Whole-body Patlak images can be obtained from an acquisition of first 6 min of dynamic imaging over the heart to obtain the arterial input function (IF), followed by multiple whole-body sweeps up to 60 min pi. The use of a population-averaged IF (PIF) could exclude the first dynamic scan and minimize whole-body sweeps to 30-60 min pi. Here, the effects of (incorrect) PIFs on the accuracy of the proposed Patlak method were assessed. In addition, the extent of mitigating these biases through rescaling of the PIF to image-derived IF values at 30-60 min pi was evaluated. Methods Using a representative IF and rate constants from the literature, various tumour time-activity curves (TACs) were simulated. Variations included multiplication of the IF with a positive and negative gradual linear bias over 60 min of 5, 10, 15, 20, and 25% (generating TACs using an IF different from the PIF); use of rate constants (K-1, k(3), and both K-1 and k(2)) multiplied by 2, 1.5, and 0.75; and addition of noise (mu = 0 and sigma = 5, 10 and 15%).
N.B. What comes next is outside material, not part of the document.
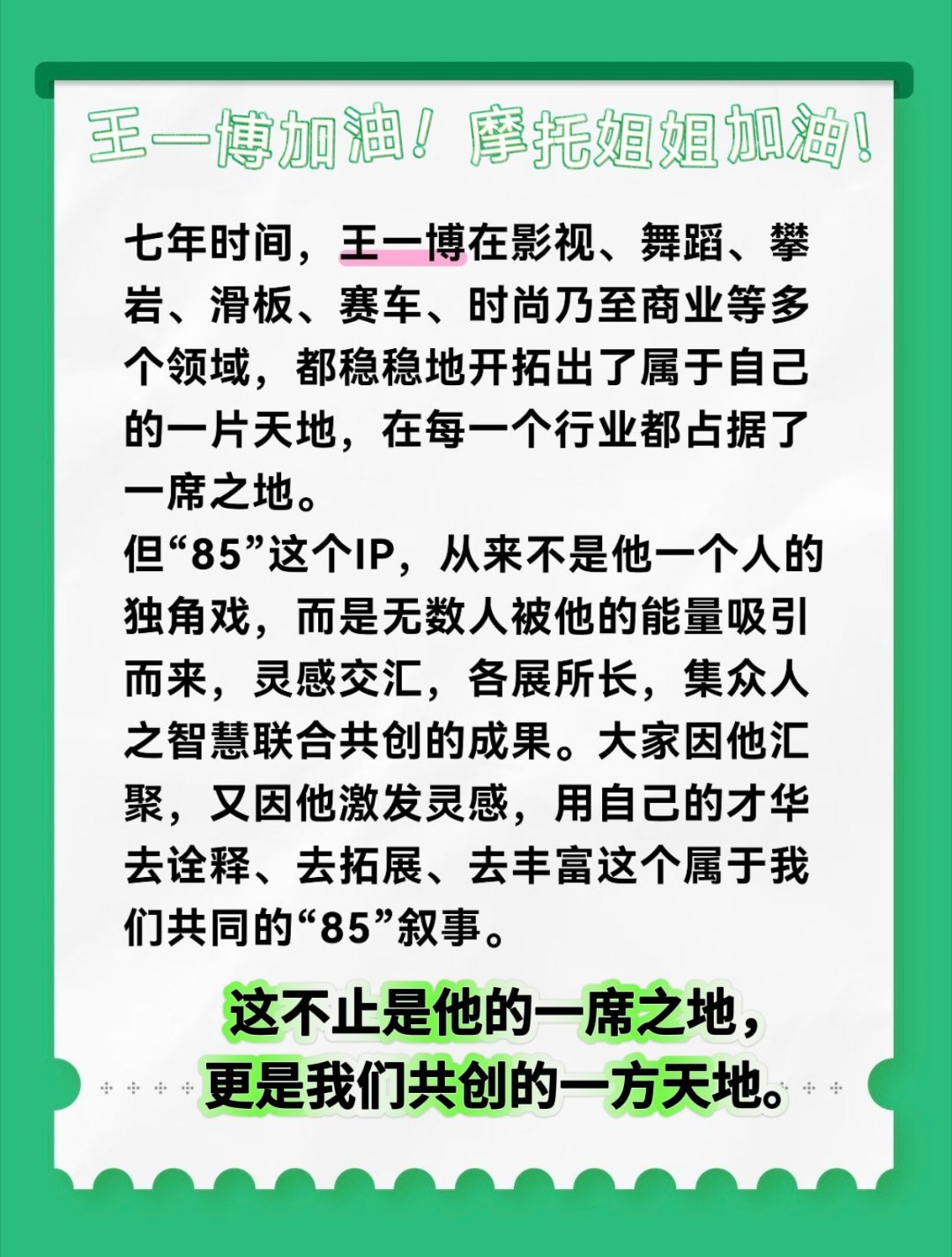 王一博加油！摩托姐姐加油！

七年时间，王一博在影视、舞蹈、攀岩、滑板、赛车、时尚乃至商业等多个领域，都稳稳地开拓出了属于自己的一片天地，在每一个行业都占据了一席之地。

但“85”这个IP，从来不是他一个人的独角戏，而是无数人被他的能量吸引而来，灵感交汇，各展所长，集众人之智慧联合共创的成果。大家因他汇聚，又因他激发灵感，用自己的才华去诠释、去拓展、去丰富这个属于我们共同的“85”叙事。

这不止是他的一席之地，
更是我们共创的一方天地。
Subsequent Patlak analysis using the original IF (representing the PIF) was used to obtain the influx constant (K-i) for the differently simulated TACs. Next, the PIF was scaled towards the (simulated) IF value using the 30-60-min pi time interval, simulating scaling of the PIF to image-derived values. Influence of variabilities in IF and rate constants, and rescaling the PIF on bias in K-i was evaluated. Results Percentage bias in K-i observed using simulated modified IFs varied from - 16 to 16% depending on the simulated amplitude and direction of the IF modifications. Subsequent scaling of the PIF reduced these K-i biases in most cases (287 out of 290) to < 5%. Conclusions Simulations suggest that scaling of a (possibly incorrect) PIF to IF values seen in whole-body dynamic imaging from 30 to 60 min pi can provide accurate Ki estimates. Consequently, dynamic Patlak imaging protocols may be performed for 30-60 min pi making whole-body Patlak imaging clinically feasible.

Automated summary

The study evaluates the effects of using population-averaged IFs and rescaling them to image-derived values on the accuracy of the Patlak method for whole-body imaging. Simulations suggest that scaling an incorrect PIF to IF values obtained from 30 to 60 minutes pi can provide accurate Ki estimates, reducing biases in most cases. This indicates that dynamic Patlak imaging protocols may be performed for 30-60 minutes pi, making whole-body Patlak imaging clinically feasible.